A new variant of the Gugi mobile banking Trojan can bypass two of the security features that Google has included in Android 6.0, Kaspersky security researchers say.
Detected as Trojan-Banker.AndroidOS.Gugi.c, the threat includes mechanisms that allow it to bypass both the permission-based app overlays in Android 6 and the dynamic permission requirement for dangerous in-app activities such as SMS or calls. What is most interesting about the malware, however, is that it doesn’t leverage vulnerabilities to perform the bypass, but employs social engineering instead.
The Gugi Trojan is being distributed mainly through SMS spam that tricks users into accessing phishing webpages by telling them they received a MMS-photo accessible via an included link. However, as soon as the user clicks on the link, the malware is downloaded onto the device instead, and the victim is infected.
To perform its nefarious activity on the infected device, the Trojan needs to overlay banking apps and the Google Play Store app with its own phishing windows, which allow it to steal user credentials and credit card details. However, Android 6 requires for applications to request permission to overlay their windows over other apps, and Gugi has found a way to receive this permission by forcing users to grant it.
First, the user is presented with a warning window: “Additional rights needed to work with graphics and windows” that has a single button: “Provide.” When clicking on this button, the victim is presented with a dialog box that authorizes the app overlay (“drawing over other apps”).
As soon as the Trojan receives the permission, it blocks the device by displaying its own window on top of all other windows and dialogues. The window includes a single “Activate” button, providing users with no other option but to enable other dangerous permissions for the malware, Kaspersky’s Roman Unuchek explains.

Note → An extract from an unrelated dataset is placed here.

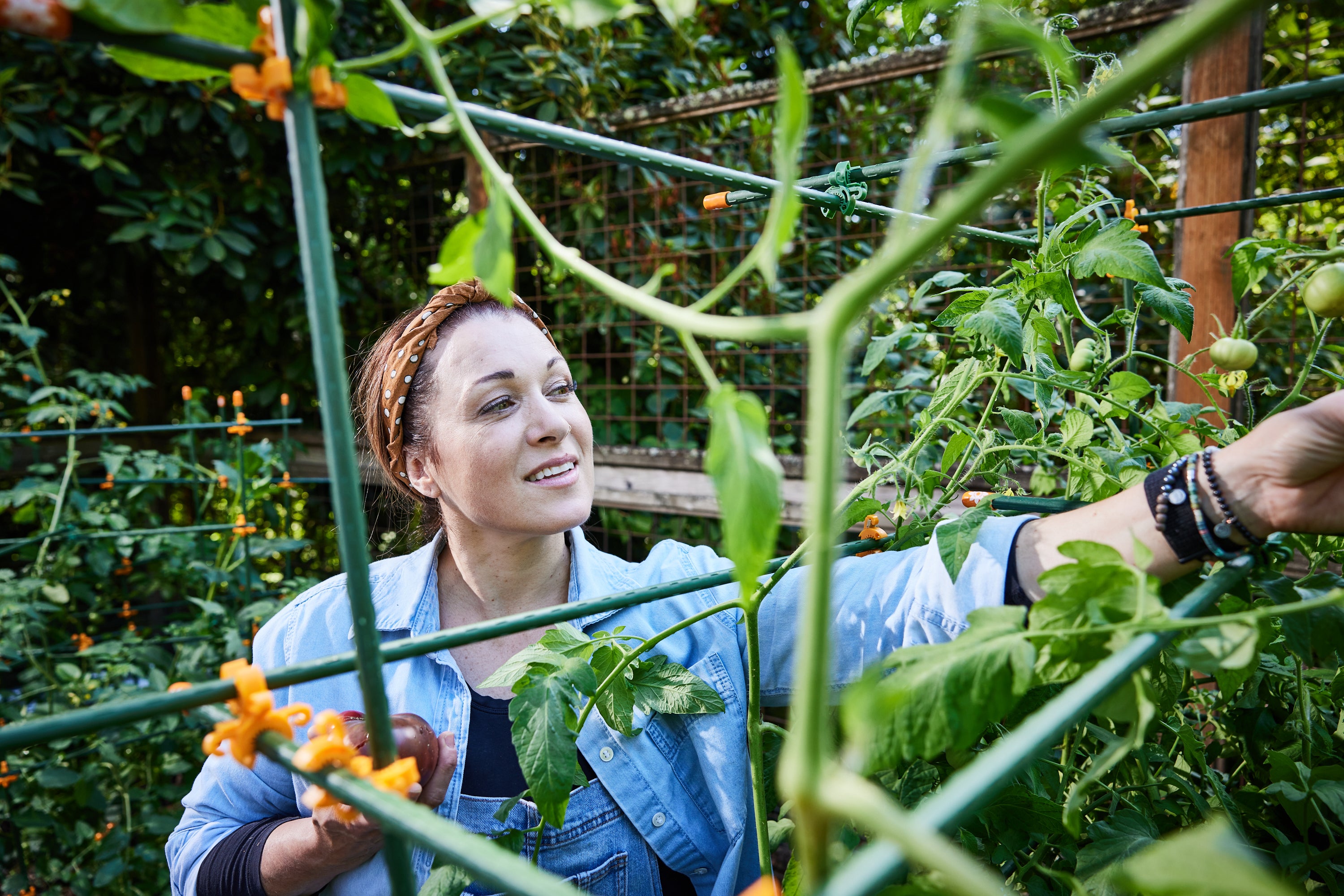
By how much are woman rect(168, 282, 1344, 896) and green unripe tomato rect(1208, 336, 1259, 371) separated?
262 mm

“Once the user presses this button they will receive a continuous series of requests for all the rights the Trojan is looking for. They won’t get back to the main menu until they have agreed to everything. For example, following the first click of the button, the Trojan will ask for Device Administrator rights. It needs this for self-defense because it makes it much harder for the user to uninstall the app,” the researcher continues.
After receiving device admin rights, Gugi asks permissions to send and view SMS messages and to make calls. The Trojan has to ask for these permissions the first time it attempts to perform a dangerous operation on the compromised device running Android 6, something that it didn’t have to do on previous operating system versions, where all permissions were granted at installation.
The malware asks for each permission until the user agrees and, if it doesn’t receive all of the permissions it is looking for, it completely blocks the infected device. According to Kaspersky’s researcher, the only manner in which the user can use the device is to reboot it in safe mode and try to uninstall the Trojan.
Once it has bypassed Android 6’s defense mechanisms, the malware behaves like other mobile banking Trojan does: it overlays applications to steal credentials from people using mobile banking. Other functionality worth mentioning includes the use of the Websocket protocol, and the malware’s ability to steal SMS and contacts, to makes USSD requests, and to send SMS by command from the command and control server.
The Gugi family of Android malware first emerged in December 2015, while the new variant was observed in June 2016. At the moment, the malware is mainly focused on infecting users in Russia (more than 93% of attacked users live in this country), but researchers say that it is trending up at the moment, as the number of infections increased ten-fold from April to August.
According to a recently released report from Nokia, Smartphone malware infections increased by 96% over the year to April 2016, with smartphones accounting for 78% of all mobile infections.